Here’s a great follow-up sales pitch example by Mailbox Validator, who uses this script to check in with people they’ve chatted with at events:

follow-up sales pitch example

Opening with an explanation of how they met allows Janet to instantly make a connection with her prospect.

This smooths the path for her to prove she was interested in the conversation by briefly mentioning their previously discussed topic, rather than of firing off a generic email.

In an attempt to turn this follow-up sales pitch into a message that piques her prospect’s interest and build a relationship, she offers to introduce them to someone who can help.

(Although this follow-up pitch example isn’t selling a product or service, you could easily swap the third paragraph to mention your business offering as the “someone who can help.”)

Because it ends with a call to action that prompts a phone call, this follow-up email template gives you a much better shot at converting lukewarm leads into red-hot contacts.

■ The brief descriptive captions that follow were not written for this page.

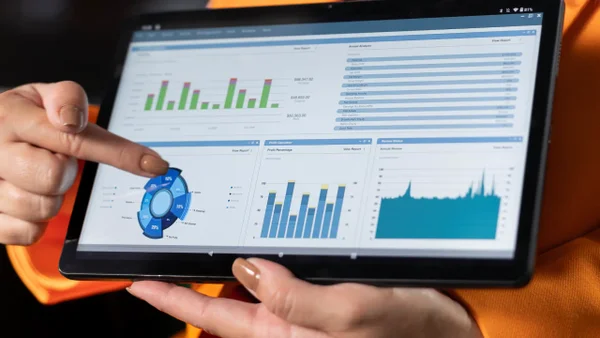 Analítica predictiva en el sector financiero: la tecnología que anticipa impagos, frena el fraude y dispara la rentabilidad Analítica predictiva en el sector financiero: la tecnología que anticipa impagos, frena el fraude y dispara la rentabilidad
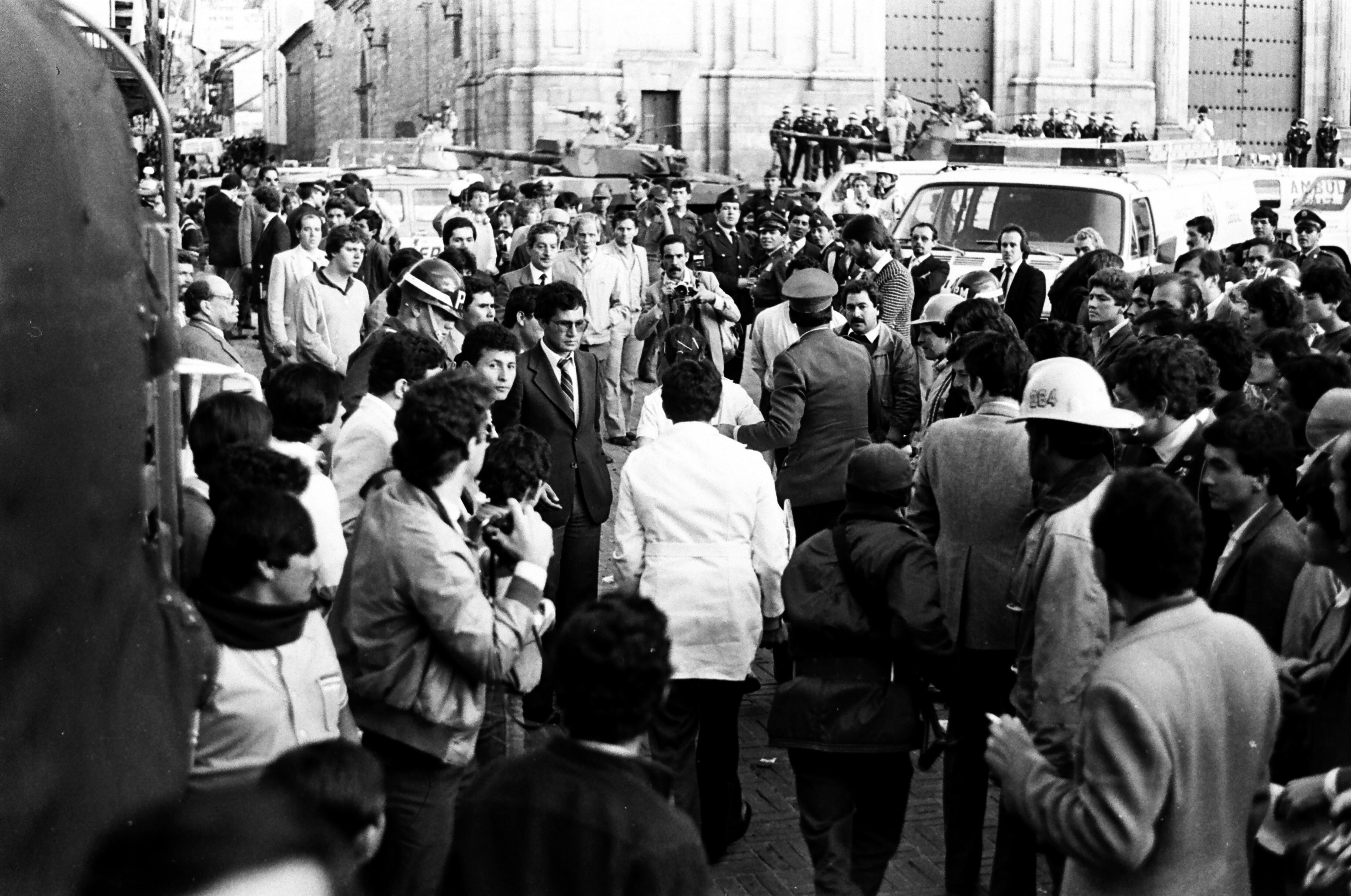 Estas son algunas de las fotos que hacen parte del álbum de Rafael González y que por poco desaparecen en la basura.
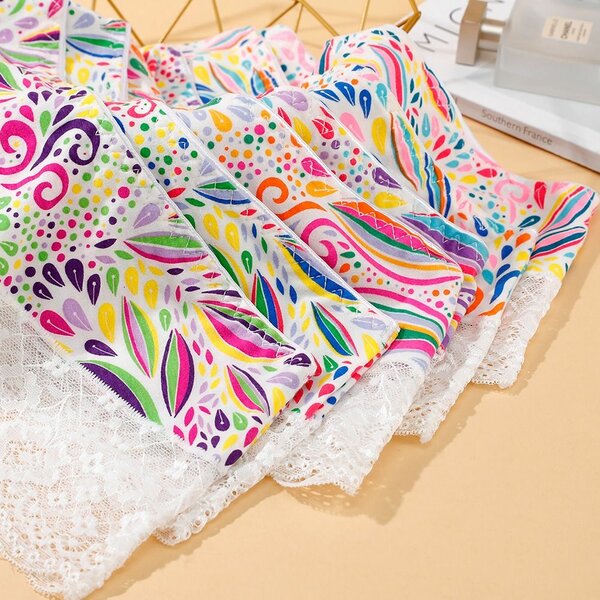 Culottes en dentelle colorées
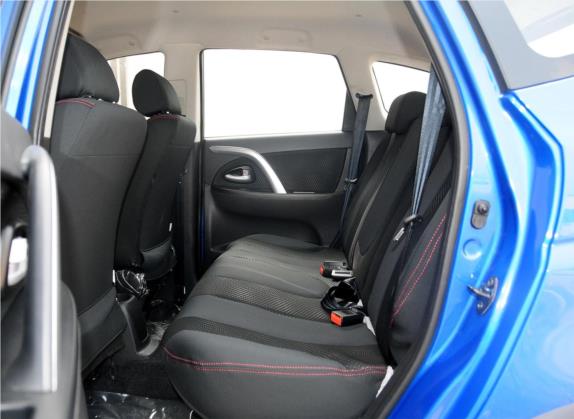 长安CX20 2014款 1.4L 手动运动版 国V 车厢座椅   后排空间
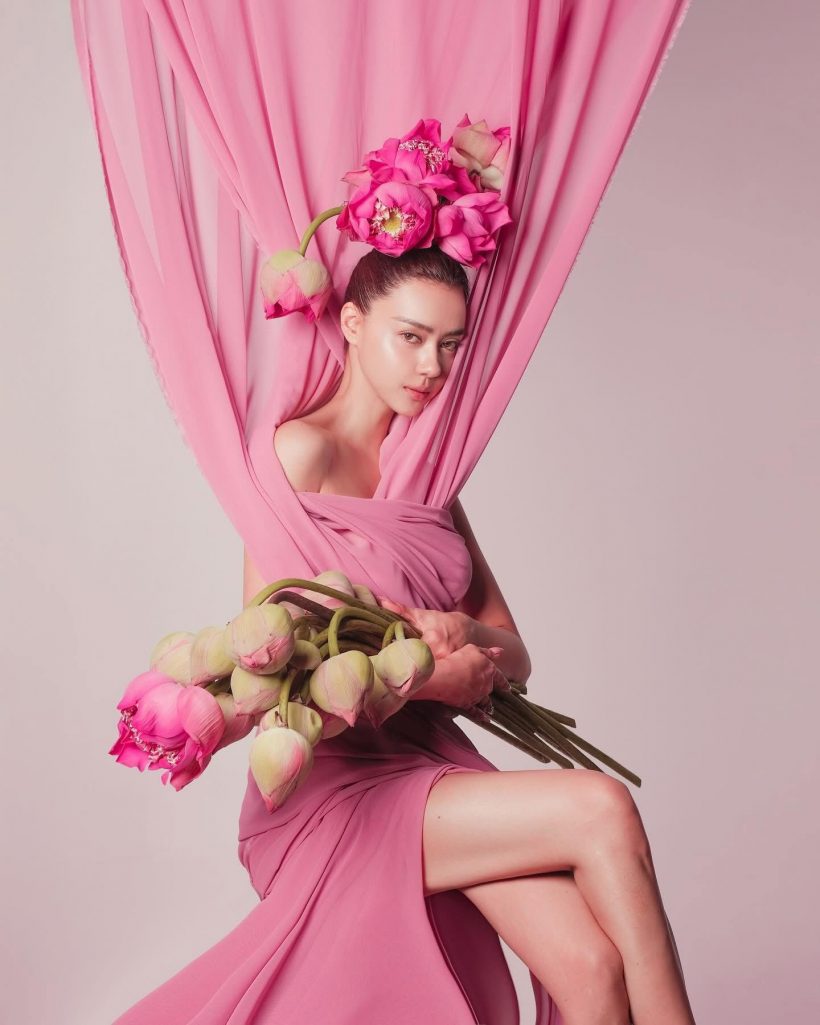 อแมนด้ากลับมาทวงบัลลังก์! สวมชุดไทยฉลองสงกรานต์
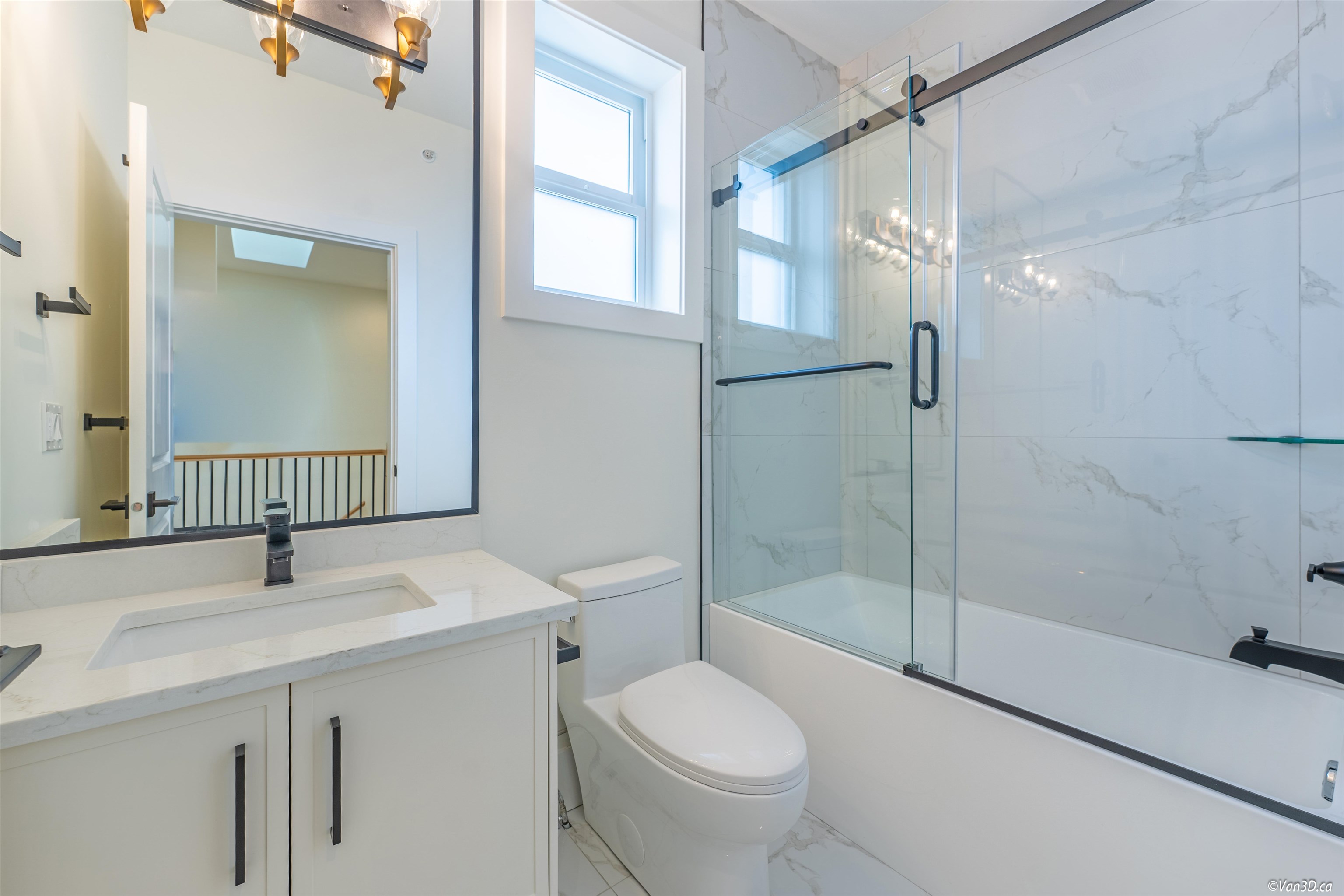 1369 E63RD AVENUE, Vancouver, British Columbia 1/2 Duplex, 5 Bedrooms, 4 Bathrooms, Residential Attached,For Sale, MLS-R2801467
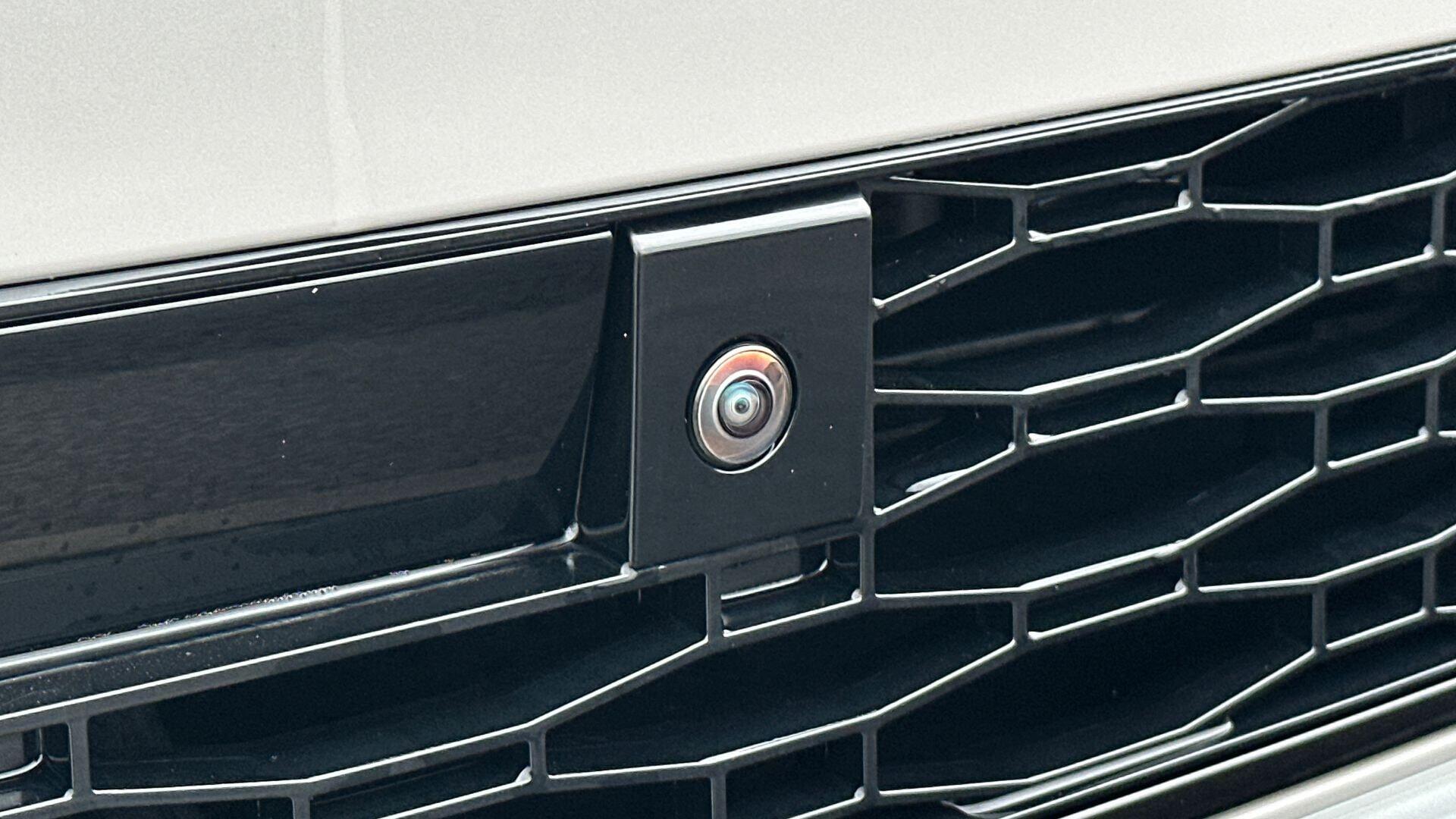 Land Rover Range Rover Sport view 42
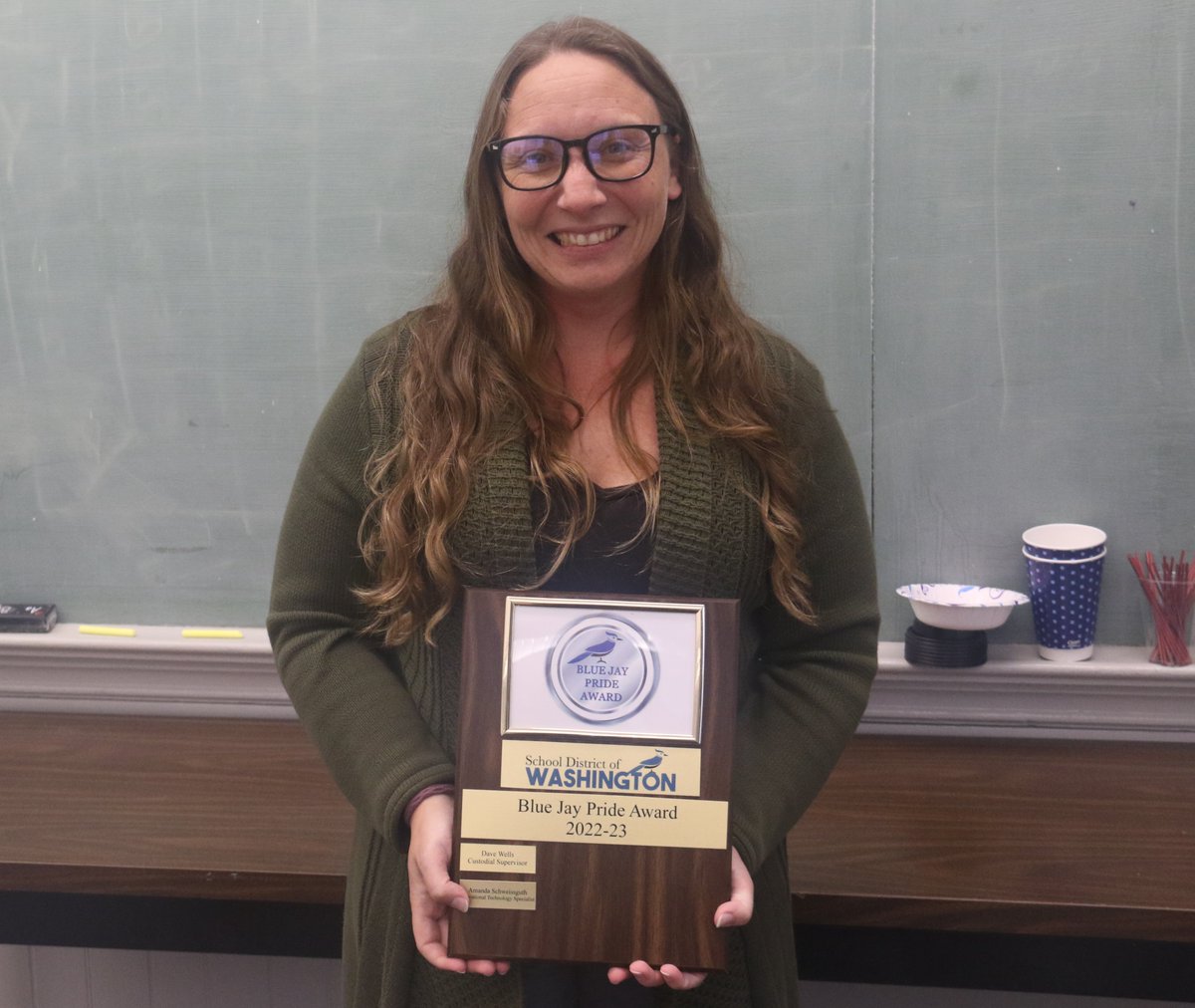 SDofWashington's tweet photo. Amanda Schweissguth, School District of Washington Educational Technology Specialist, Receives Blue Jay Pride Award. Click the link below for the story.
https://t.co/WA1iDMZgp8 https://t.co/oMw2nrLpOI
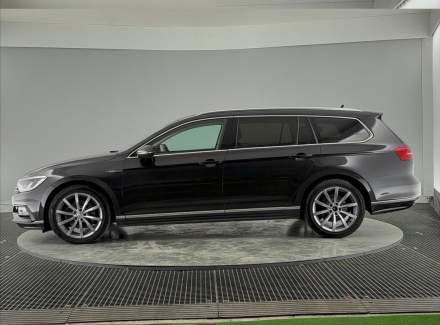 Volkswagen - Passat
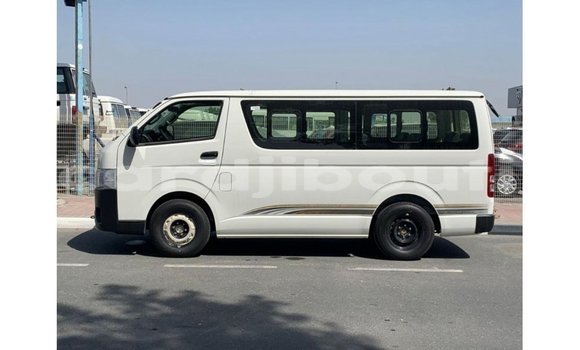 Buy Import Toyota Hiace White Car in Import - Dubai in Ali Sabieh Region Buy Import Toyota Hiace White Car in Import - Dubai in Ali Sabieh Region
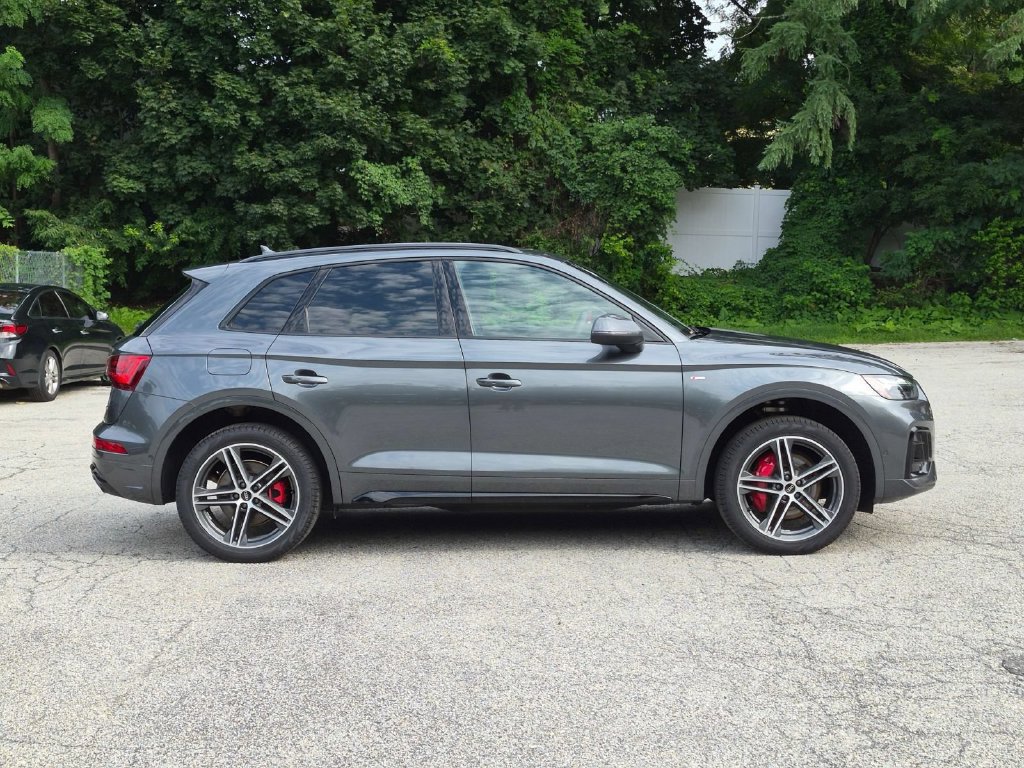 Used 2024 Audi Q5 e Prestige w/ Prestige Package AWD/4WD image 2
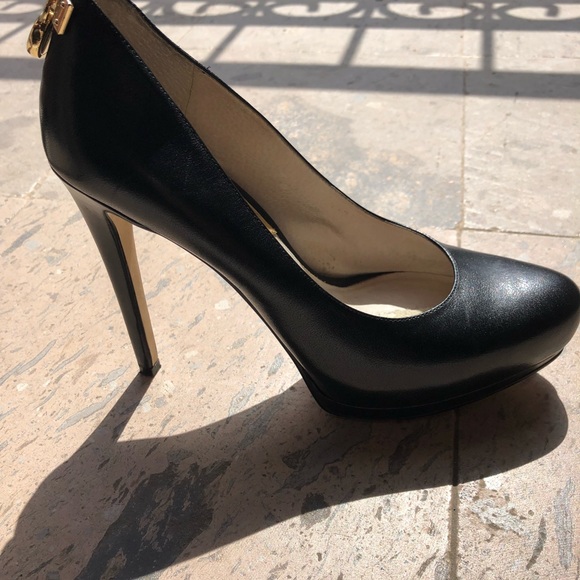 Michael Kors black high heels - Picture 2 of 5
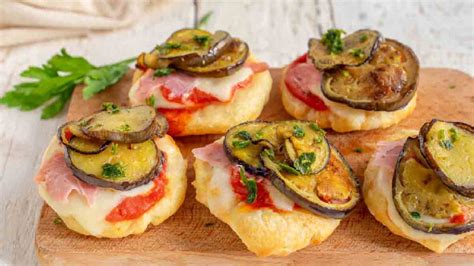 Mini Pizzas Aux Aubergines La Mozzarella Et Au Jambon Un Ap Ritif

As a sales rep, your pitch is your bread and butter—no matter what you’re selling (or who you’re pitching to)—which means you should definitely put some time and effort into perfecting your own.

The next time you’re writing a cold call script or perfecting your email template, try using a few elements in these sales script examples and see how you can improve the flow of your own sales pitch. Let us know how it goes!